Pensemos en las redes sociales como “una gran plaza pública”. Cuando respondes a la queja de un cliente, no solo te estás dirigiendo a esa persona, sino a toda la comunidad que está observando en silencio. Una respuesta transparente, empática y resolutiva puede fortalecer la imagen de la empresa mucho más que cualquier campaña publicitaria, demostrando que te preocupas y que eres capaz de asumir errores.

Por supuesto, esto se aplica a las críticas legítimas. Para los ‘trolls’ o aquellas personas que actúan de mala fe, la estrategia es diferente. En esos casos, es perfectamente aceptable establecer límites claros e incluso bloquearlos.

Gestionar esta “consultoría gratuita” de forma empática es una tarea profundamente humana. Afortunadamente, la tecnología emergente nos puede liberar de las tareas repetitivas para que nuestro equipo pueda dedicar más tiempo a estas conversaciones de alto valor.

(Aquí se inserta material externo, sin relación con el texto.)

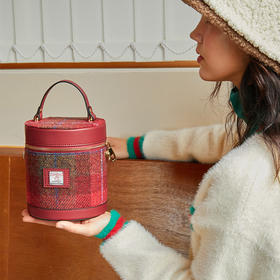 英国王室追了200多年的它，竟然设计在了包包上！太惊艳~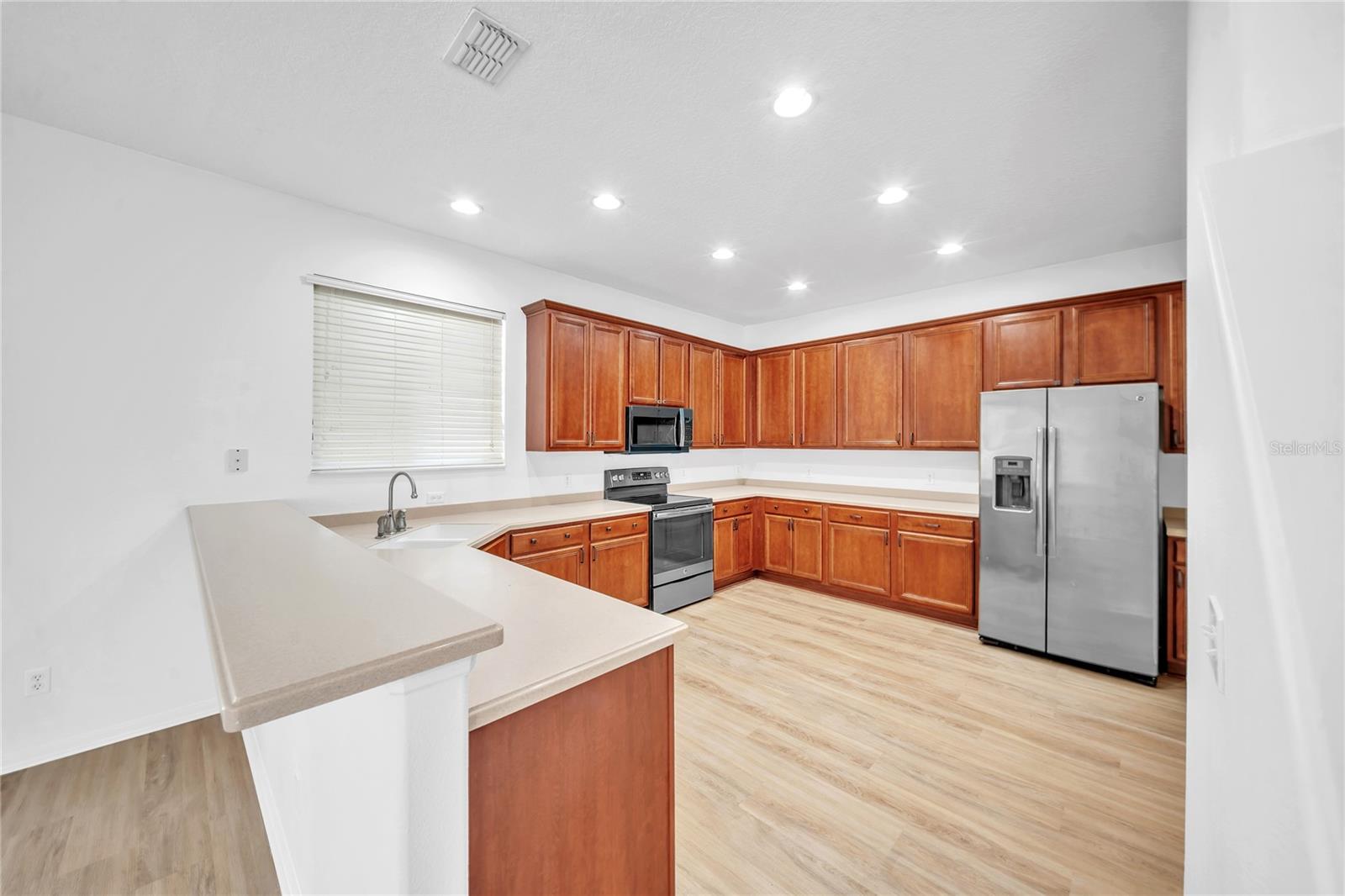 Image 10 of 69 For 17446 Queensland Street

5. Tu próximo empleado trabajará 24/7, no pedirá vacaciones y será una IA

Los expertos estiman que la inteligencia artificial es la tercera gran revolución digital, tras la llegada de internet y los smartphones, con un impacto comparable al que tuvo la electricidad en la sociedad. Olvidémonos de la ciencia ficción; la IA no es un robot del futuro, sino una realidad accesible que ya está transformando los negocios. Pensemos en ella como “un aprendiz muy avispado al que hemos trasladado toda nuestra experiencia”.

Aquí hay dos ejemplos tangibles que ya están revolucionando la forma en que las empresas operan:

Atención al cliente 24/7: Una IA bien entrenada con la información de tu web y tus catálogos puede responder de forma instantánea al 70-80% de las consultas habituales. Preguntas como “¿Estáis abiertos un sábado por la tarde? ¿Cuál es la tienda más cercana a mi domicilio? ¿Este modelo lo tenéis en otros colores?” pueden ser resueltas a cualquier hora, cualquier día de la semana.

Presupuestos automáticos: En sectores donde la creación de presupuestos es una tarea repetitiva, ya existen herramientas de IA que generan un borrador en minutos. El cliente introduce los datos en la web y la IA calcula un presupuesto inicial, ahorrando entre el 70% y el 80% del tiempo que el equipo dedicaría a esta tarea.

Luis Miguel Díaz-Meco, consultor de comunicación, profesor y experto en comunicación corporativa, en la 28ª Convención de la FEPM

La belleza de esta revolución es que la eficiencia ganada por la IA libera directamente a tu equipo humano para que pueda dedicarse a las tareas que de verdad construyen una marca: crear conexiones humanas (punto 1), entender profundamente los problemas del cliente (punto 2) y gestionar la retroalimentación de forma empática (punto 4).

Esto no es una predicción lejana; es una capacidad operativa que está redefiniendo los límites de la eficiencia hoy mismo.

EN CONCLUSIÓN…

La conversación del futuro es humana y tecnológica.

Estas cinco ideas, aunque diversas, apuntan en una misma dirección. El éxito digital hoy requiere una doble apuesta: por un lado, ser radicalmente más humanos, cercanos y útiles en nuestra comunicación; por otro, adoptar de forma inteligente las nuevas herramientas tecnológicas como la inteligencia artificial para ser exponencialmente más eficientes.

No se trata de elegir entre la conexión emocional y la automatización, sino de entender que son las dos caras de la misma moneda. La tecnología nos libera de lo repetitivo para que podamos dedicarnos a lo verdaderamente importante: conectar con otras personas. La integración de esta doble visión, humana y tecnológica, no es simplemente una buena práctica; es la característica que definirá a los líderes del mercado del mañana.

Ahora que conoces estas claves, ¿cuál es el primer paso, por pequeño que sea, que harás mañana para que tu comunicación sea más humana y tu negocio más inteligente?